Sous l’étiquette « critique » se retrouvent des objets très précis : médias de réinformation, pharmacovigilance mal interprétée, souverainisme juridique, lectures conspirationnistes du social, panique morale sur l’école, spiritualité invérifiable et prétentions thérapeutiques. Alors disons-le sans ambages : ce n’est pas de la pensée critique.

Conspiracy Watch décrit Nexus comme un magazine d’« information alternative » publiant sur les théories du complot, les médecines alternatives, le paranormal et l’ufologie. Le festival prolonge cette ligne éditoriale en version événementielle : la même affiche associe des discours sur les médias, la santé, la démocratie, la géopolitique, l’histoire, la monnaie, le vivant et le spirituel, sans séparation nette entre enquête, opinion, croyance personnelle et pseudo-savoir.

 

Demandez le programme !

Le programme Nexus juxtapose des profils incompatibles entre eux sur le fond, mais très proches dans leur rapport aux preuves et à l’anti-science. Astrid Stuckelberger illustre l’usage fautif de données de pharmacovigilance lorsqu’un signalement devient, dans le discours public, une preuve de mortalité vaccinale. Valérie Bugault illustre l’usage d’un vocabulaire juridique pour soutenir l’idée que l’État français aurait cessé d’exister. Lucien Cerise transforme les phénomènes sociaux en opérations d’« ingénierie sociale ». Anne Givaudan fait entrer les voyages hors du corps et les récits de mondes invisibles : facette spiritualisante et pseudothérapeutique du festival. RGNR apporte l’imaginaire de l’autonomie sanitaire déjà documenté autour de Thierry Casasnovas.

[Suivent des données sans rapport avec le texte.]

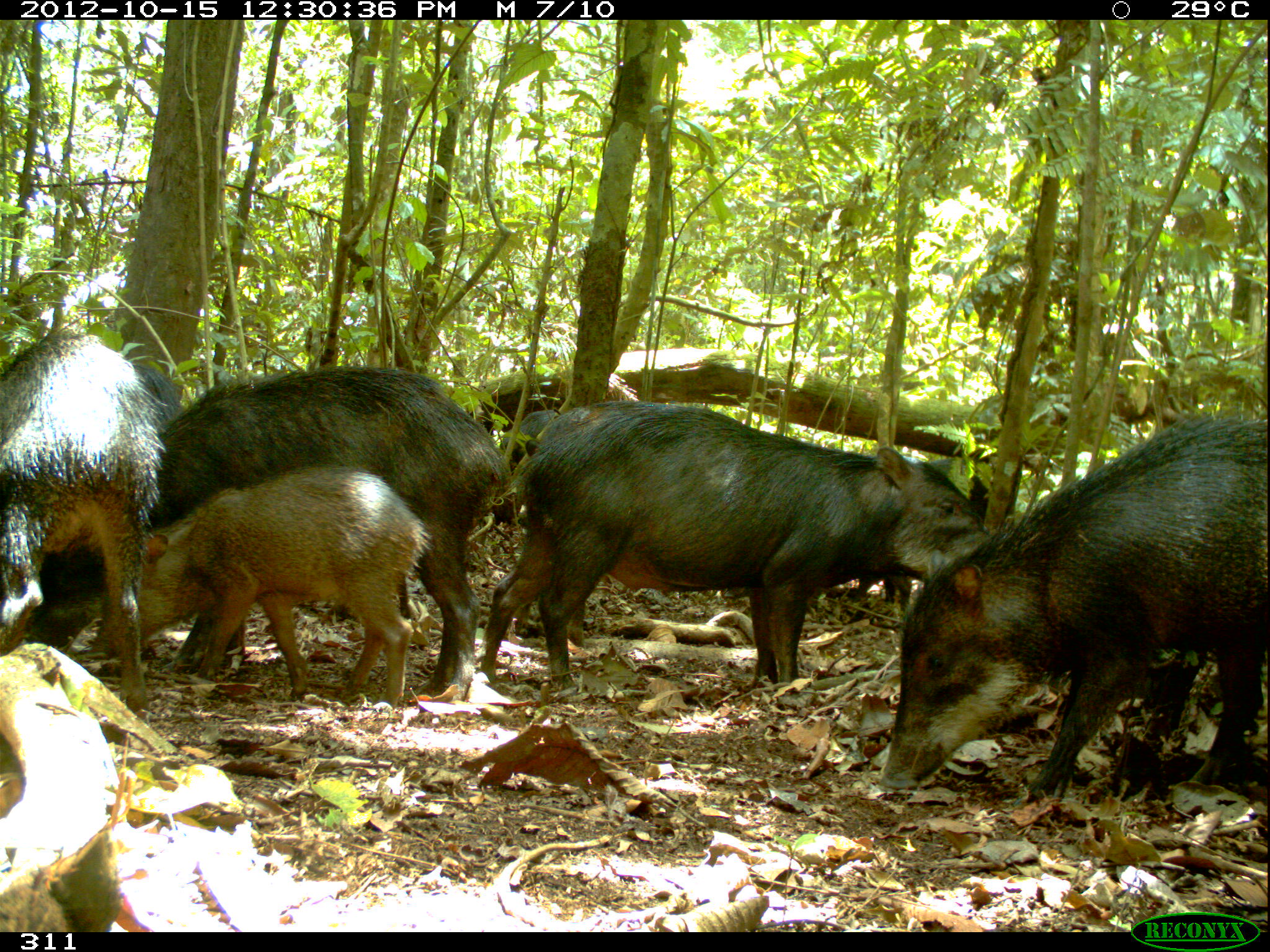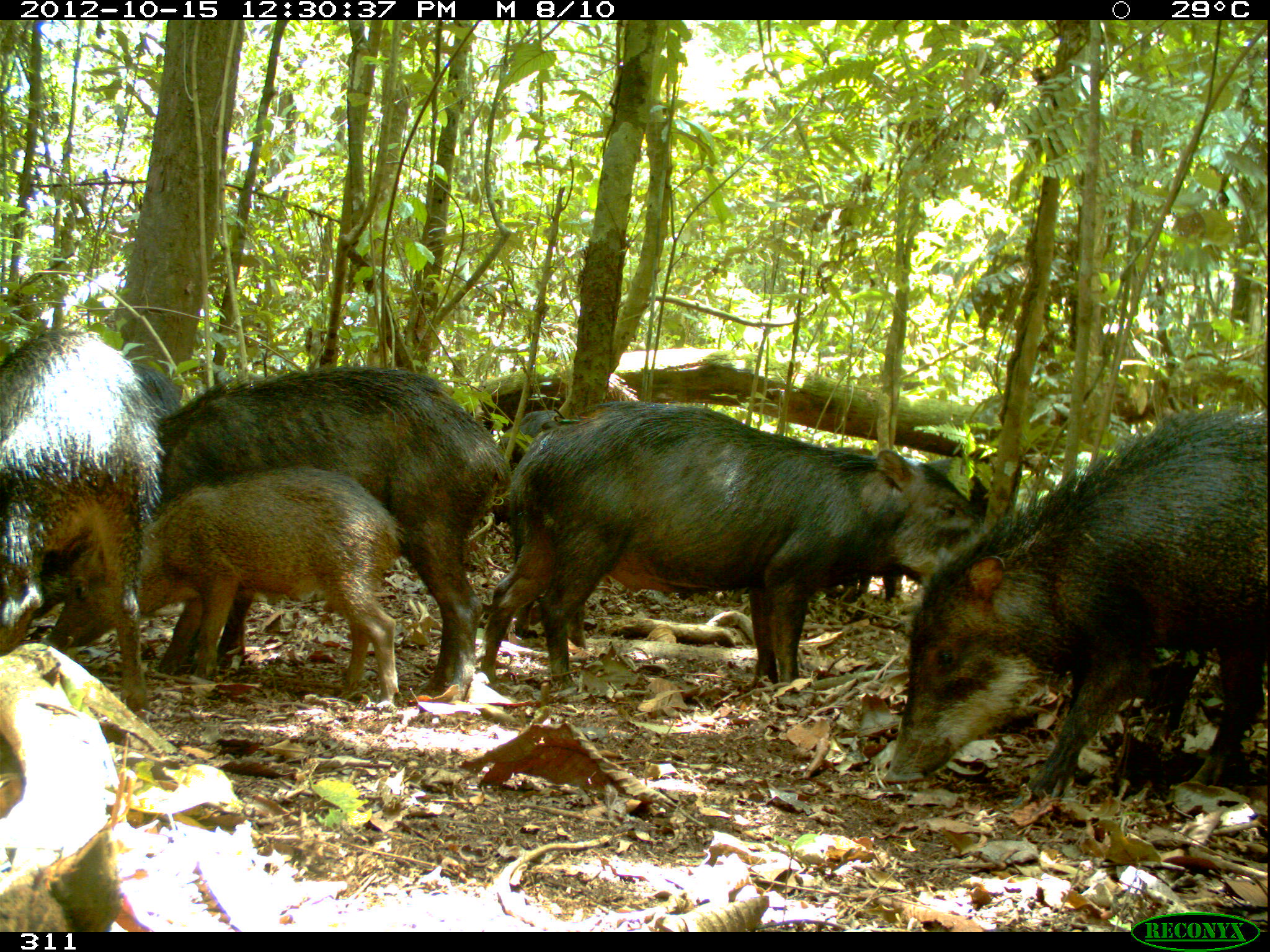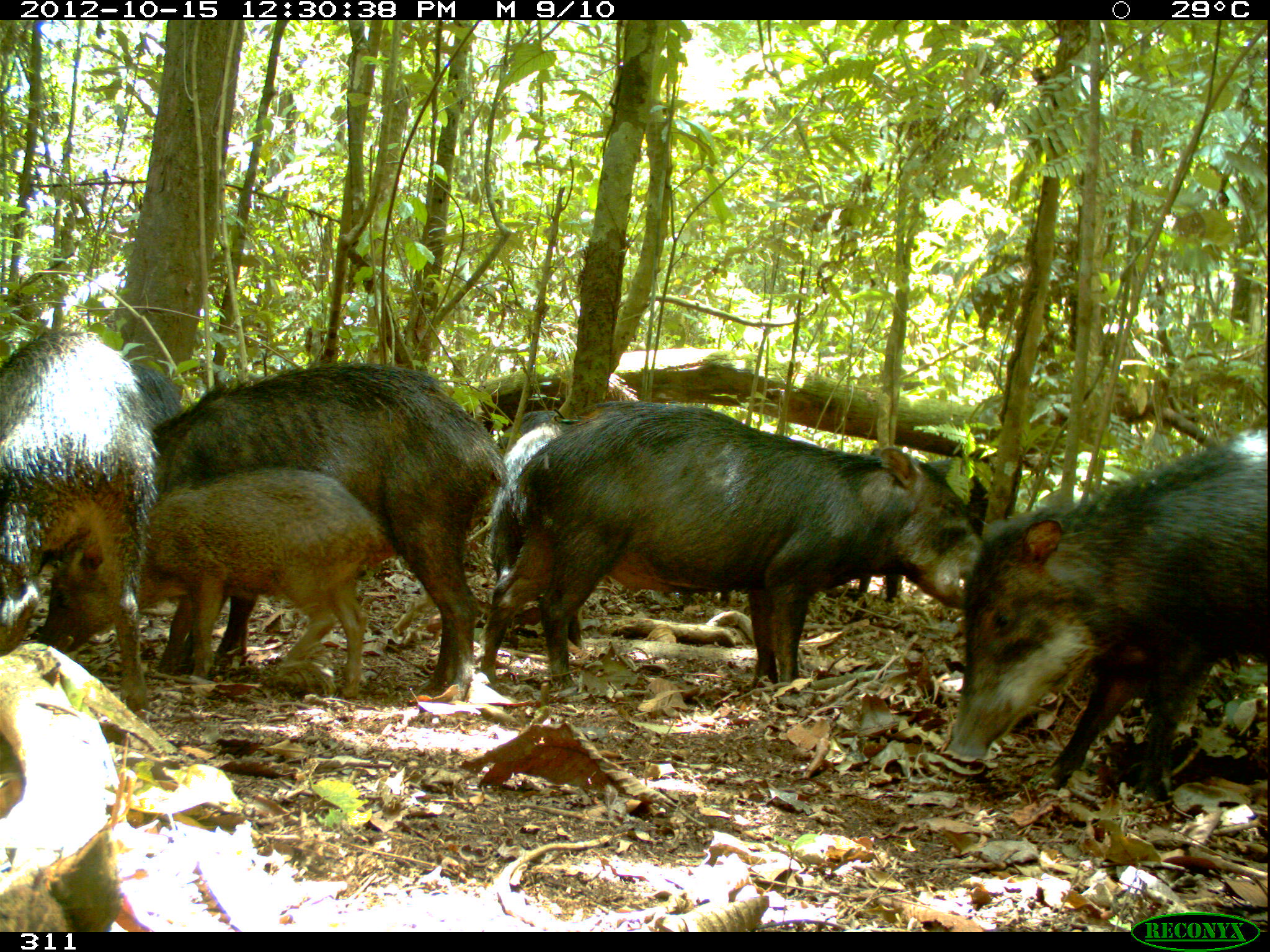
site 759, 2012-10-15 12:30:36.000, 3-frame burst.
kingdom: Animalia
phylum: Chordata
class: Mammalia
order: Artiodactyla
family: Tayassuidae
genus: Tayassu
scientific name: Tayassu pecari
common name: white-lipped peccary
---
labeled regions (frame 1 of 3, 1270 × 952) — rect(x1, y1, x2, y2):
tayassu pecari: rect(26, 364, 522, 704); rect(480, 398, 995, 705); rect(874, 415, 1270, 807); rect(95, 467, 436, 707); rect(0, 330, 178, 715)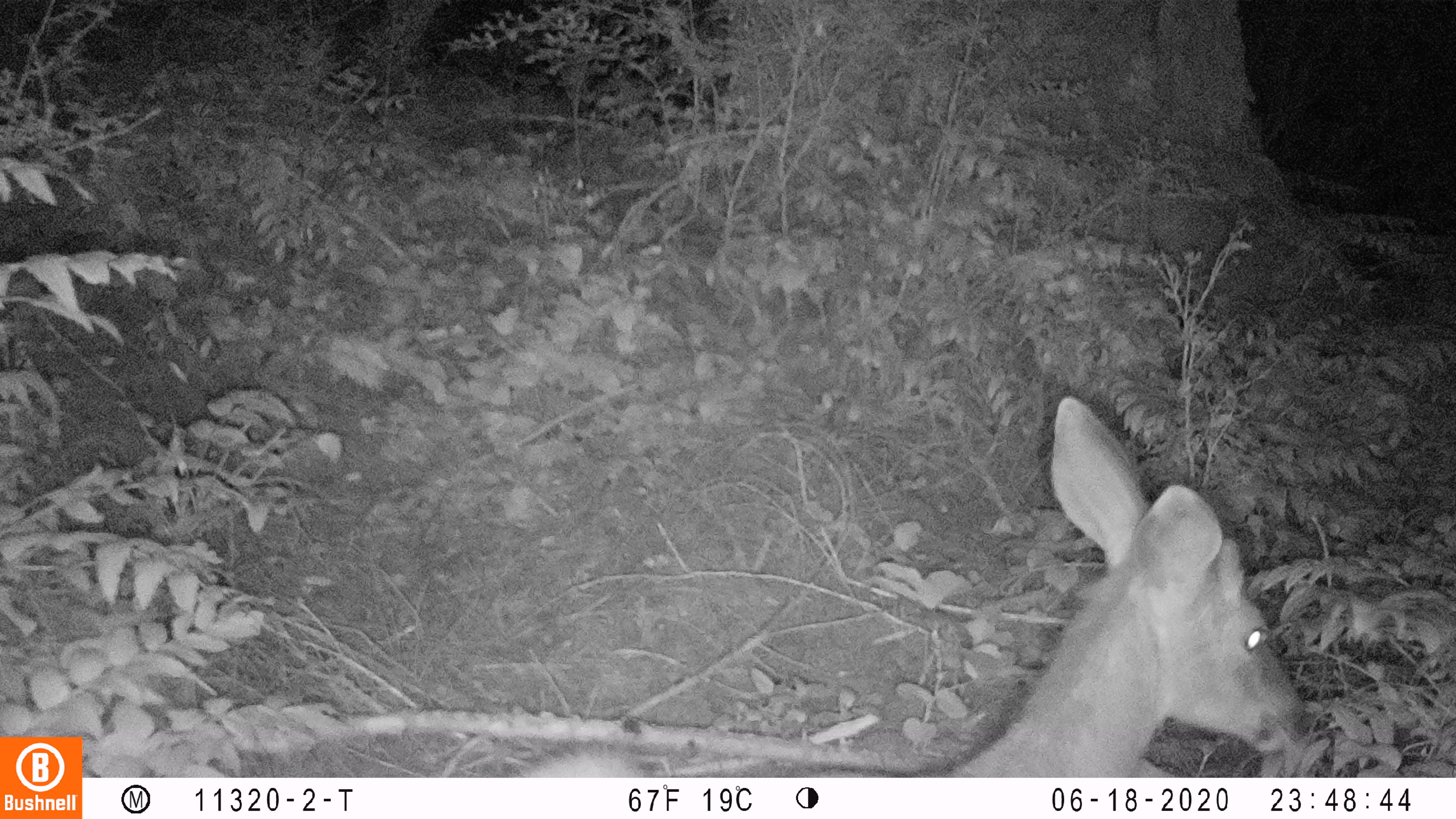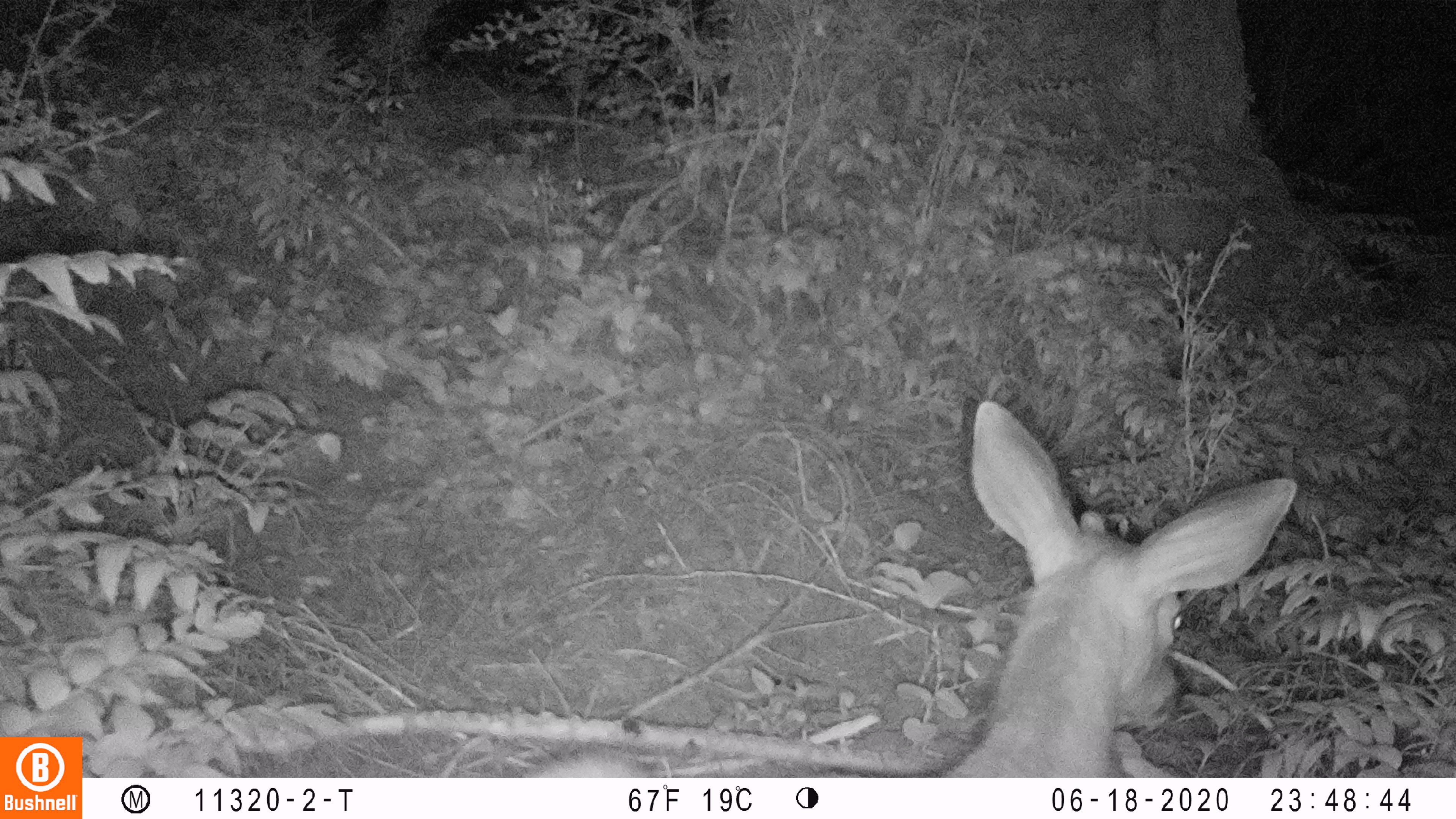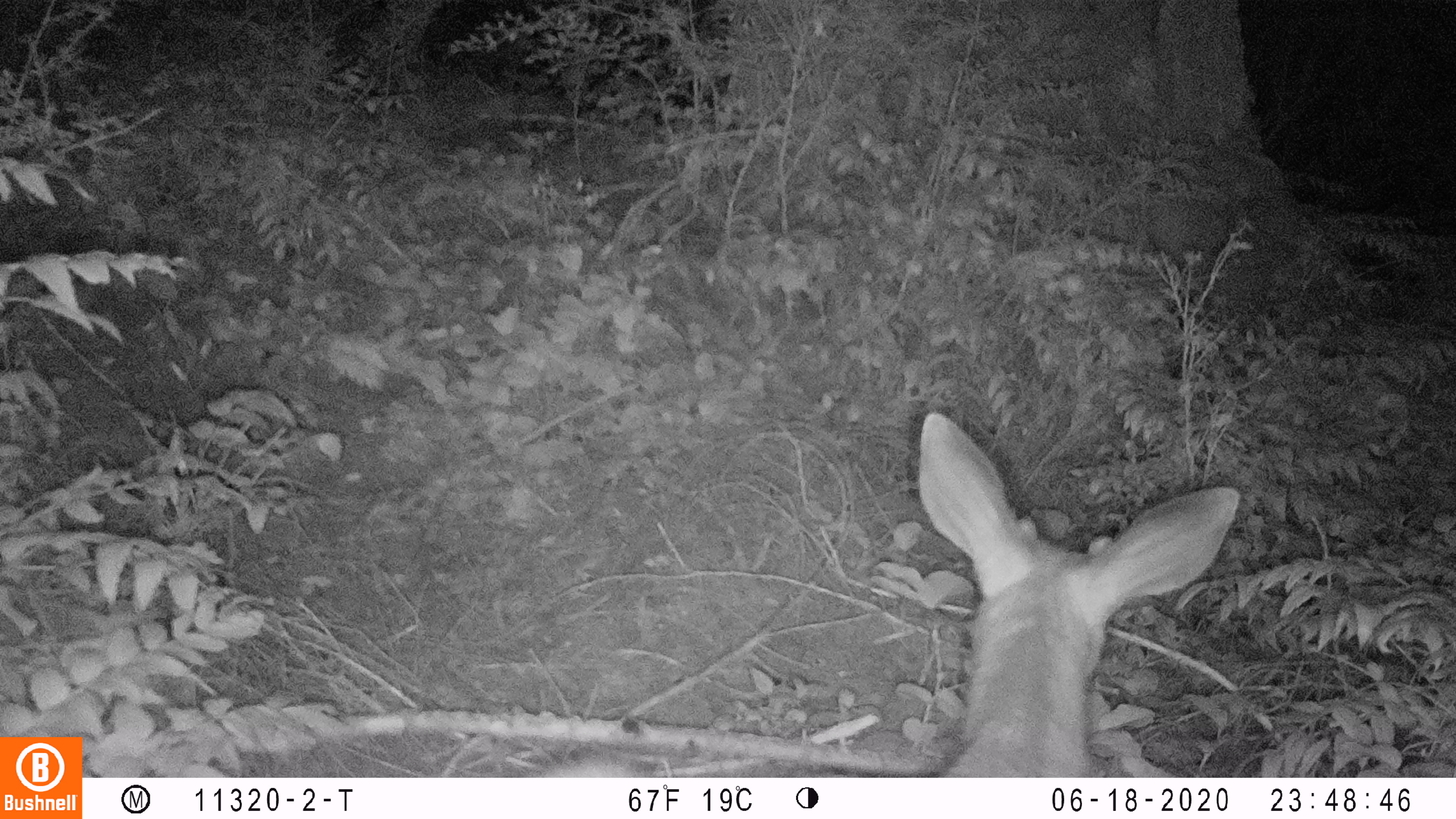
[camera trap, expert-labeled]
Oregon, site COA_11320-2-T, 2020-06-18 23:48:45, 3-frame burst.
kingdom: Animalia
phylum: Chordata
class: Mammalia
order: Artiodactyla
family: Cervidae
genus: Odocoileus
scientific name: Odocoileus hemionus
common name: black-tailed deer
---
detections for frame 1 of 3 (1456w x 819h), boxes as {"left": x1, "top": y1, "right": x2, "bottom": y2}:
black-tailed deer: {"left": 520, "top": 393, "right": 1316, "bottom": 774}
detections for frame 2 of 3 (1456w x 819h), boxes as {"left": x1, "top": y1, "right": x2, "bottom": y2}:
black-tailed deer: {"left": 533, "top": 393, "right": 1303, "bottom": 776}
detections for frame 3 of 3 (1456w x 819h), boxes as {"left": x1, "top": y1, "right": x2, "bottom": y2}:
black-tailed deer: {"left": 545, "top": 401, "right": 1250, "bottom": 774}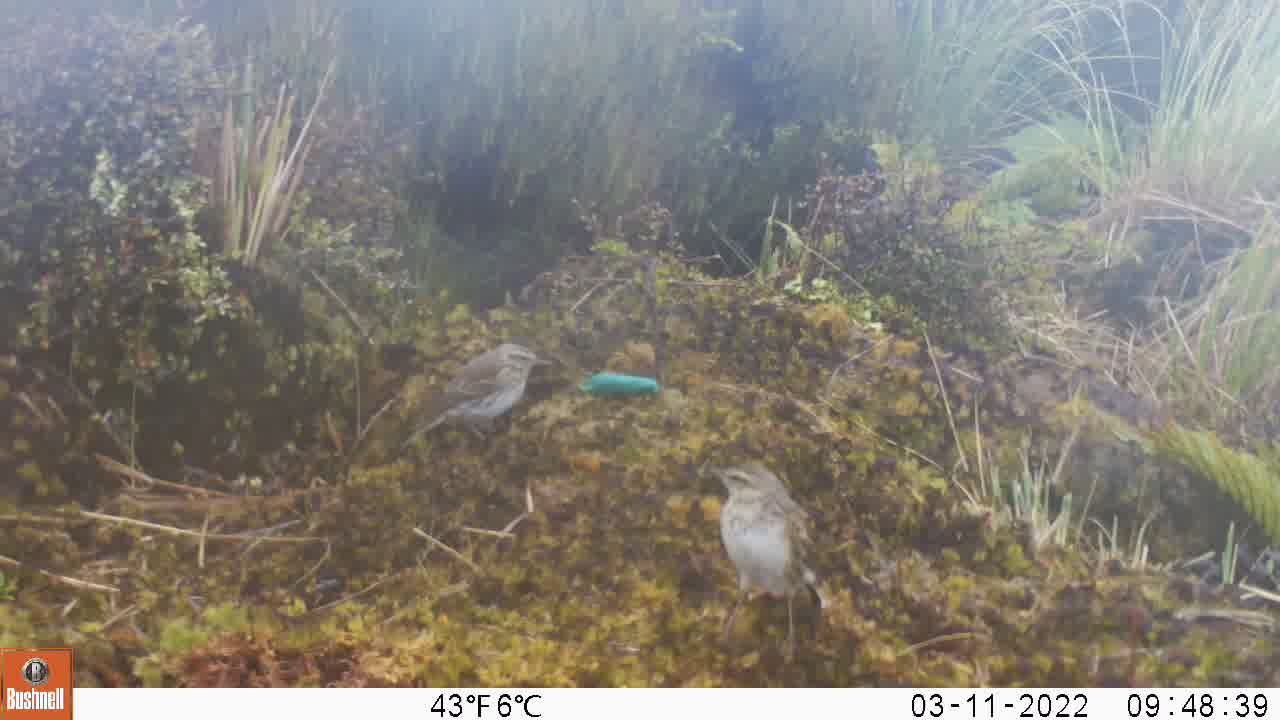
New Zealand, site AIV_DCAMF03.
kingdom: Animalia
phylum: Chordata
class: Aves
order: Passeriformes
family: Motacillidae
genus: Anthus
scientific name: Anthus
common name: pipit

Chaque domaine reçoit son récit de remplacement : les vaccins auraient tué en masse, l’État aurait juridiquement disparu, l’école participerait à une offensive sexuelle contre les enfants, les phénomènes sociaux relèveraient d’une ingénierie cachée, les maladies se liraient dans l’aura ou les « corps subtils ».

 

Un diapason idéologique illibéral

Le samedi, Nexus programme une table ronde avec Mike Borowski, Nicolas Vidal, Alexis Poulin et Alexandre Pénasse. Tocsin, associé à Nicolas Vidal et affiché comme partenaire, est décrit par Conspiracy Watch comme un média complotiste au service de l’extrême droite. Mike Borowski est un influenceur complotiste d’extrême droite et prorusse, lié à Géopolitique Profonde / GPTV, également partenaire du festival. Kairos, associé à Alexandre Pénasse, a fait l’objet d’une enquête d’Ensemble ! sur sa dérive complotiste depuis la crise sanitaire. Alexis Poulin a été décrit par Libération dans un portrait consacré à ses ambiguïtés entre réseaux insoumis, souverainisme et extrême droite.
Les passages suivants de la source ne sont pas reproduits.